**What you will do:** Format the lines from the one containing "What distance from the camera does" through the one containing "0.87 meters" as a Markdown table with the columns No. and Line, leaving out blank lines. Include both of those lines.

**Questions on pictured scenes:**
********************
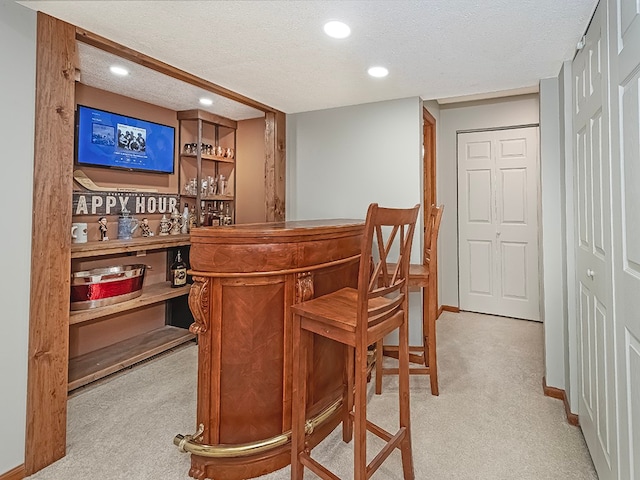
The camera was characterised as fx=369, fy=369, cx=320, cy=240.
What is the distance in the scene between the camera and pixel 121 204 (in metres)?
3.24

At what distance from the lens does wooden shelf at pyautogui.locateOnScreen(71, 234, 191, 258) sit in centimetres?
244

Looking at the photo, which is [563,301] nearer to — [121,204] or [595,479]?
[595,479]

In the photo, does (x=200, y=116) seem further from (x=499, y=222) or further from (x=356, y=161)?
(x=499, y=222)

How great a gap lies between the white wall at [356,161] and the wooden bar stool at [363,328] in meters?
1.60

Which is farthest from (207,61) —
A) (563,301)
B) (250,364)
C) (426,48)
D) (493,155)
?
(493,155)

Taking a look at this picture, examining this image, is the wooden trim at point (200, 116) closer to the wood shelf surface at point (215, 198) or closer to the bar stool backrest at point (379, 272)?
the wood shelf surface at point (215, 198)

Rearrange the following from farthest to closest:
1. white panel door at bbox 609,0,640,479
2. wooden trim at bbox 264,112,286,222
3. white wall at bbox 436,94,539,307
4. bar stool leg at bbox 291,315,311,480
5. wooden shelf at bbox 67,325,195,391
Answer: white wall at bbox 436,94,539,307 < wooden trim at bbox 264,112,286,222 < wooden shelf at bbox 67,325,195,391 < bar stool leg at bbox 291,315,311,480 < white panel door at bbox 609,0,640,479

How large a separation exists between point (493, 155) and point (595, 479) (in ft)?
11.4

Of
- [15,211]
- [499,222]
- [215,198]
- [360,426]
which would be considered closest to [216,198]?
[215,198]

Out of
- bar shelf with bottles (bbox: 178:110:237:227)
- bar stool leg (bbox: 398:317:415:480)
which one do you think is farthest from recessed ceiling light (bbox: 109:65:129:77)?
bar stool leg (bbox: 398:317:415:480)

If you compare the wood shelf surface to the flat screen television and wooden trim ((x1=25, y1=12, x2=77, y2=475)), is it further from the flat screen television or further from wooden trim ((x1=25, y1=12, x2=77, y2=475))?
wooden trim ((x1=25, y1=12, x2=77, y2=475))

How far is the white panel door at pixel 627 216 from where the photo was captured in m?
1.17

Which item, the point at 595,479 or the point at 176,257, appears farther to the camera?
the point at 176,257

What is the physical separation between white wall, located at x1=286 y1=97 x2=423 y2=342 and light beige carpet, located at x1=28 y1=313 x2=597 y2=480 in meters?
0.78
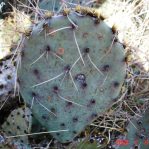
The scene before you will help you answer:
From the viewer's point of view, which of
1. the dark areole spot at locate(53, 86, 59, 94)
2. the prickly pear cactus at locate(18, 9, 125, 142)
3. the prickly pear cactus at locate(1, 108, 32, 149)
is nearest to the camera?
the prickly pear cactus at locate(18, 9, 125, 142)

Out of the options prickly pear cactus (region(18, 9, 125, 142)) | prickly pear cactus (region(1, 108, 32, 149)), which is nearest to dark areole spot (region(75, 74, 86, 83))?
prickly pear cactus (region(18, 9, 125, 142))

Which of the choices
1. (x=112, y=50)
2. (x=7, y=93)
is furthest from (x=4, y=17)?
(x=112, y=50)

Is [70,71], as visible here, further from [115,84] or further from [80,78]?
[115,84]

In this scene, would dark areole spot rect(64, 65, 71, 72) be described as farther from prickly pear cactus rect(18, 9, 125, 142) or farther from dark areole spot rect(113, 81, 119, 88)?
dark areole spot rect(113, 81, 119, 88)

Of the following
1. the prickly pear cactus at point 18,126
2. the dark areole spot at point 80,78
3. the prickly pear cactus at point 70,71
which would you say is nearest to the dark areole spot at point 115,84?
the prickly pear cactus at point 70,71

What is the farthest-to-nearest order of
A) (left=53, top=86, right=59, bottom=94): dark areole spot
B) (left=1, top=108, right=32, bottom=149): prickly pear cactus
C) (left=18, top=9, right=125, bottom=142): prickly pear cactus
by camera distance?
(left=1, top=108, right=32, bottom=149): prickly pear cactus, (left=53, top=86, right=59, bottom=94): dark areole spot, (left=18, top=9, right=125, bottom=142): prickly pear cactus

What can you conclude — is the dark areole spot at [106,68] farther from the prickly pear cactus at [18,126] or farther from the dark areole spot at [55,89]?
the prickly pear cactus at [18,126]
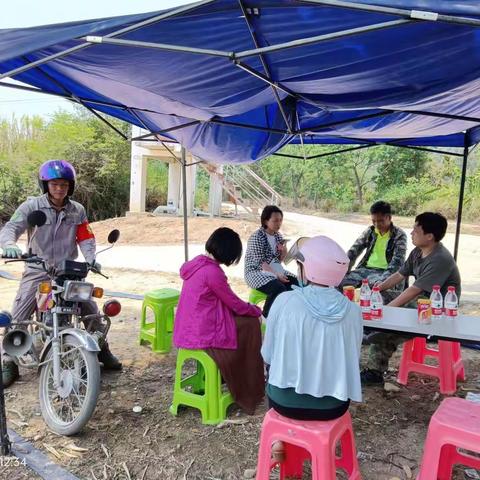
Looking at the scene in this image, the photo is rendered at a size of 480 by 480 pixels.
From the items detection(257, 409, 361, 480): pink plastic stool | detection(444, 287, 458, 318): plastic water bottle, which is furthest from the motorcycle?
detection(444, 287, 458, 318): plastic water bottle

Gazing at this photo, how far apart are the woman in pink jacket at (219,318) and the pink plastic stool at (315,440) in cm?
77

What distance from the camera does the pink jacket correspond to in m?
2.91

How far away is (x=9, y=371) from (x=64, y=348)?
0.87 meters

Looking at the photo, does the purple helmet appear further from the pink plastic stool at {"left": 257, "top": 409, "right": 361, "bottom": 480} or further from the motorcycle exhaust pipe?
the pink plastic stool at {"left": 257, "top": 409, "right": 361, "bottom": 480}

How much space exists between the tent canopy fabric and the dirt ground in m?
2.10

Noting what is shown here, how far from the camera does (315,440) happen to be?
6.46ft

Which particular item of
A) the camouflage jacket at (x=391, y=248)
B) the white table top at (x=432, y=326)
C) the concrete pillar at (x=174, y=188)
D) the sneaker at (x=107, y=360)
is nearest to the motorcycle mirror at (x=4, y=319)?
the sneaker at (x=107, y=360)

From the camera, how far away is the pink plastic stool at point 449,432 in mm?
1944

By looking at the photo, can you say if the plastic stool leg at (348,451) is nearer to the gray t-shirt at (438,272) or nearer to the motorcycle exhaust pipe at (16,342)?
the gray t-shirt at (438,272)

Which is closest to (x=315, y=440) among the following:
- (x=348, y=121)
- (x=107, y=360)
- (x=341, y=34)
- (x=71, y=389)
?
(x=71, y=389)

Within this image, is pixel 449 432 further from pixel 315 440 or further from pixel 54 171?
pixel 54 171

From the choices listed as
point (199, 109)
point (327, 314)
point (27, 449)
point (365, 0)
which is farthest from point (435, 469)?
point (199, 109)

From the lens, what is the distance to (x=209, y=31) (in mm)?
2293

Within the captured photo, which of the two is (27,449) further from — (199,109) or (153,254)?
(153,254)
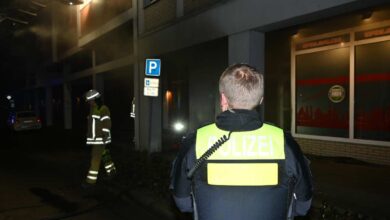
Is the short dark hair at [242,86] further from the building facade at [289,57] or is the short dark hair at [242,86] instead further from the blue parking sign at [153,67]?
the blue parking sign at [153,67]

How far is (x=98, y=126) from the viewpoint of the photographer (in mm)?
8000

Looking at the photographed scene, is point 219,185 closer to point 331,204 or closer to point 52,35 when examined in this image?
point 331,204

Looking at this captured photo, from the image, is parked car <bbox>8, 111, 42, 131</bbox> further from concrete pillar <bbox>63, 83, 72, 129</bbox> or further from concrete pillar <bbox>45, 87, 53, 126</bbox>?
concrete pillar <bbox>45, 87, 53, 126</bbox>

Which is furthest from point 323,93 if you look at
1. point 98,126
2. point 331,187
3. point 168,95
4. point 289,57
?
point 168,95

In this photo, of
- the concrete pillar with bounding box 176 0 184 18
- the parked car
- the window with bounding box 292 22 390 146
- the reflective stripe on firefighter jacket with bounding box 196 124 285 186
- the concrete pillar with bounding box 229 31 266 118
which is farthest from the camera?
the parked car

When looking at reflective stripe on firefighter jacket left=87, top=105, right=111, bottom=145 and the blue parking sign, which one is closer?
reflective stripe on firefighter jacket left=87, top=105, right=111, bottom=145

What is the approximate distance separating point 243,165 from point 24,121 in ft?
85.1

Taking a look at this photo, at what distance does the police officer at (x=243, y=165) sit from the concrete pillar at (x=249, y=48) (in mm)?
5633

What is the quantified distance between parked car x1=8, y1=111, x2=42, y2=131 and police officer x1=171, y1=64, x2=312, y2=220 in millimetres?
25575

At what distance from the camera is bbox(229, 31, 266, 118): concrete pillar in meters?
7.74

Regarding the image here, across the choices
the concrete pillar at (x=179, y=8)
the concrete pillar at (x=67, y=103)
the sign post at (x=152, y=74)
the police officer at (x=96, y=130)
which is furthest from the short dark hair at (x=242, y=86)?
the concrete pillar at (x=67, y=103)

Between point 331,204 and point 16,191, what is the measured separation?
6.07 m

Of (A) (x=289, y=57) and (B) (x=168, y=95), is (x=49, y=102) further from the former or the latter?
(A) (x=289, y=57)

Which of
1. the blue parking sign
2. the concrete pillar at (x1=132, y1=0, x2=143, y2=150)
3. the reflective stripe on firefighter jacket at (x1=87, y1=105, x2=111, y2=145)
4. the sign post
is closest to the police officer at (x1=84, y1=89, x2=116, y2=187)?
the reflective stripe on firefighter jacket at (x1=87, y1=105, x2=111, y2=145)
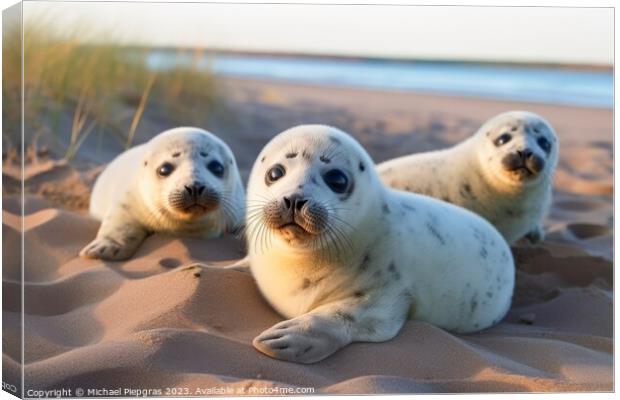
********************
**Solution below:**
| No. | Line |
|---|---|
| 1 | What distance from the camera does the pink jacket correspond to in m? |
| 2 | 2.91 |
| 3 | How far away is (x=9, y=371) from (x=64, y=348)? |
| 4 | 0.87 meters |